Rosy-fingered dawn, very early on Sunday. A chorus of bird calls erupt from the nearby coppice at the end of the valley. Suddenly the sky is filled with the whole flock. They danced and weaved above our heads, stretching their wings for half-an-hour, before disappearing on their daily missions. Then I lay down to sleep. Sunday and the valley was fast clearing of tents. “Good to see you Hamswell faithful!” Came the afternoon voice before introducing the final band – King Charles – Most notable for their outro when the guitar was fully shredded. Like a Woodstock time-loop opening in Somerset. Perfect chills to the end of live tunes.

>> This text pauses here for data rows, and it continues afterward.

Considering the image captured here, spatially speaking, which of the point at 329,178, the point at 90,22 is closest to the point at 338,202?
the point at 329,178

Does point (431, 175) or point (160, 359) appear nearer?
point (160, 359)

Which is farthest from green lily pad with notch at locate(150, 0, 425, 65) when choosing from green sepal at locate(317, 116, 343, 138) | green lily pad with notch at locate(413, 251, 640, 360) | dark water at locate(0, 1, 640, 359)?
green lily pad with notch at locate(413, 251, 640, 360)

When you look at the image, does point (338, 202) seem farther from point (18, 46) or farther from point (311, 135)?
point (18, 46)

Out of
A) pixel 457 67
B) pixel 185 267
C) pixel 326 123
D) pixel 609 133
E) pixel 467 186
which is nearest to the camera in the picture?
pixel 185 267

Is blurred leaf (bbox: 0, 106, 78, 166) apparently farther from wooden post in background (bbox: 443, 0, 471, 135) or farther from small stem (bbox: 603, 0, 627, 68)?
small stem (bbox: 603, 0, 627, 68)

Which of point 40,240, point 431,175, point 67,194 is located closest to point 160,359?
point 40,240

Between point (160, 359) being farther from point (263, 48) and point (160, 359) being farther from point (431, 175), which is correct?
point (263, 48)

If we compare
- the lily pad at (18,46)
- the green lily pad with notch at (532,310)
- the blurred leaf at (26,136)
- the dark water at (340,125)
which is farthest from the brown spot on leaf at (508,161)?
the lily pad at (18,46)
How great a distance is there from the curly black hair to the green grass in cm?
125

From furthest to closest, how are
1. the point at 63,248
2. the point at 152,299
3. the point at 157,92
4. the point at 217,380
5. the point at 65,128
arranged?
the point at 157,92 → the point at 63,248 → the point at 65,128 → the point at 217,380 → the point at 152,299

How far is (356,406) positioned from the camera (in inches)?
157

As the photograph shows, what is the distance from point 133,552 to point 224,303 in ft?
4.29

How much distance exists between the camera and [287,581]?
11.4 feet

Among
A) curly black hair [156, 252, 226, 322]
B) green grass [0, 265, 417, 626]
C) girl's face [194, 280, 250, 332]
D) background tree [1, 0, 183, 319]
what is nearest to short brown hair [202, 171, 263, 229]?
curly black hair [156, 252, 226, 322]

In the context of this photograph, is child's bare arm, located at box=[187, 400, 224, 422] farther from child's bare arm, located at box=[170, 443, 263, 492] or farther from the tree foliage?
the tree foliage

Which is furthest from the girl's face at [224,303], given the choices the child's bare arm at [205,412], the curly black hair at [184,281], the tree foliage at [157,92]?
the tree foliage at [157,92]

Sunday evening and the remaining few have gathered sticks and logs from the woods close at hand, they’d built small fires, creating the final night of intimacy. As night falls, you can see smoke rising gently above the scattered collections of tents – the whole scene is some post-party, apocalyptic vision of the come-down. Still canisters fire, unrelenting, but empty tins of lager and bottles of coke are strewn across the field, casualties wander aimlessly, groups wander directionless before settling by flames.

On the mic: “Go home people, go home. We will release the dogs in five minutes.” Laughter around the valley. Then from the top of the hill leading away, where a few tent communities were, another voice “we want more, we want more!” Then silence, then several pulls of gas. Then chatter. Then the beat of the night went on. I finally fell asleep to the cry: “I say Hams-well, you say Wick-ed” – “Hamswell!” “Wicked!” “Hamswell!” “Wicked!”.